Use of Protocolized Continuous Stellate Ganglion Block (SGB) Infusions for Treatment of Cerebral Vasospasm: A Case Series and Review of Literature
Andrew Valenciano1, Lindsey Carvalho1, Grace Chen1, Olabisi Sanusi1, Andrew Treister1
1Oregon Health and Science University
Objective:

To establish a protocol for continuous stellate ganglion block (SGB) infusions for treatment of subarachnoid hemorrhage-induced cerebral vasospasm.

Background:

Subarachnoid hemorrhage (SAH) represents one of the most common indications for Neuro-ICU admissions and is associated with an in-hospital mortality rate of ~20%1. One of the primary drivers of morbidity and mortality in this population is cerebral vasospasm, which is estimated to occur in about 20-30% of SAH patients2. Current treatments for cerebral vasospasm due to SAH, including triple H therapy, calcium channel blockers, and intra-arterial spasmolytics, show limited efficacy and are often short-lasting. While some evidence demonstrates efficacy of single dose or sequential SGB3,4, very few studies have utilized continuous stellate ganglion blocks for prolonged treatment of cerebral vasospasm, and no standardized SGB protocol has been established specifically for SAH-associated vasospasm.

Design/Methods:

We propose a standardized protocol for initiating continuous SGB infusions in patients with SAH and subsequent cerebral vasospasm based on retrospective data from patients admitted at our institution and review of literature. 

Results:

We identified 7 patients who met criteria for inclusion. Patients were indicated for SGB infusion if they displayed clinical evidence of moderate or severe cerebral vasospasm that was minimally responsive to standard measures. Patients underwent ultrasound-guided continuous stellate ganglion block at level of C6 or C7 transverse processes, ipsilateral to the vasospastic intracranial vessel.

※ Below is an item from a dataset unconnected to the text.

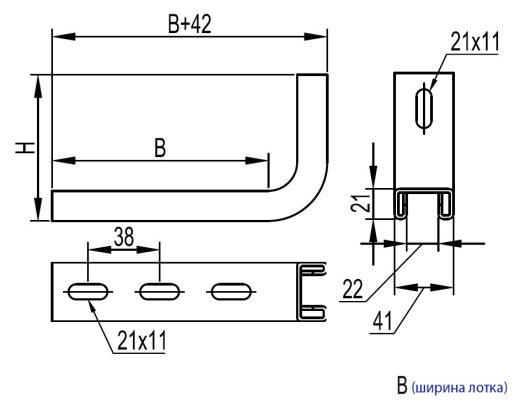 Консоль DKC BBC3015 DW 150мм - 2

They subsequently were treated with a bolus of 0.5% ropivacaine 5-10 mL, followed by an infusion of 0.2% ropivacaine 4-10 mL/hr. Presence of ipsilateral Horner’s syndrome was documented for each patient to ensure successful placement, and daily Transcranial Doppler values and clinical exam were monitored.

Conclusions:

Continuous SGB infusions are a well-tolerated, relatively non-invasive, and possibly more sustained method for treatment of severe SAH-induced cerebral vasospasm. Further study is required to assess SGB efficacy as a stand-alone, adjunctive, and/or prophylactic treatment for cerebral vasospasm.